Tea with Miss Jan

I made a new friend on Monday night. Her name is Jan and poetry is currently helping her through her mid-life crisis. As both readers of my blog are aware, I don’t consider myself a poet. But perhaps when I’m 93 I’ll start a new career as a poet just like Jan.

The Alfred Summer

Through a series of broken legs and critique groups, I (along with a handful of other writers) was invited to tea with Jan Slepian, author of dozens of books in a career spanning over half a century. She’s written everything from picture books to young adult novels and recently self-published a few titles before her recent turn to poetry. The Alfred Summer (1980) was nominated for the National Book Award and was noted as one of the 100 books that shaped the 20th century by the School Library Journal (although my many many many kids are more into The Hungry Thing series at the moment).

The Hungry Thing

I didn’t know what to expect when I showed up to tea. I know I didn’t expect to feel as energized and invigorated as I did when I left. Jan told us a few stories about her life as an author and a person, then listened excitedly to us tell her about our recent experiences writing for children. Jan’s sugary smile filled the room as her cookies filled my belly with sugar. It’s hard not to like someone who appreciates my sarcastic sassiness (she referred to it as ‘wit’). I look forward to more tea (and cookies) and swapping wit with Jan soon.

Tea and Cookies

In the words of Jan Slepian, poet: “Don’t join the crowd who wonders where the time went … toss the unanswerables … and lighten my load.” * Now I’m gonna go try to live every day as if I’m 93.
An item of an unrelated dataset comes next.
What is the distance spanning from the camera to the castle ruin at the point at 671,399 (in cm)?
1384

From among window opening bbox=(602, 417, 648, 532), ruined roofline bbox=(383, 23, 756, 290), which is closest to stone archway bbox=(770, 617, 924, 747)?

* copyright Jan Slepian 2013

6 thoughts on “Tea with Miss Jan

  1. Thanks, Josh. I enjoyed meeting all of you, too! For me, my mom’s career is a testimony to the redemptive power of art and creativity. She launched her young adult novel-writing career when she became an empty nester at 60, and it buoyed her for the next three decades. Writing The Alfred Summer transformed the hardest thing in her life (her disabled older brother Alfred) into the best thing of her life (a book that touched thousands). And becoming engrossed with poetry this year is giving her old-old age new creative purpose. Isn’t that amazing? I experience the same thing through performing Playback Theater (see website in signature) which I hope to do until I’m as old as she is.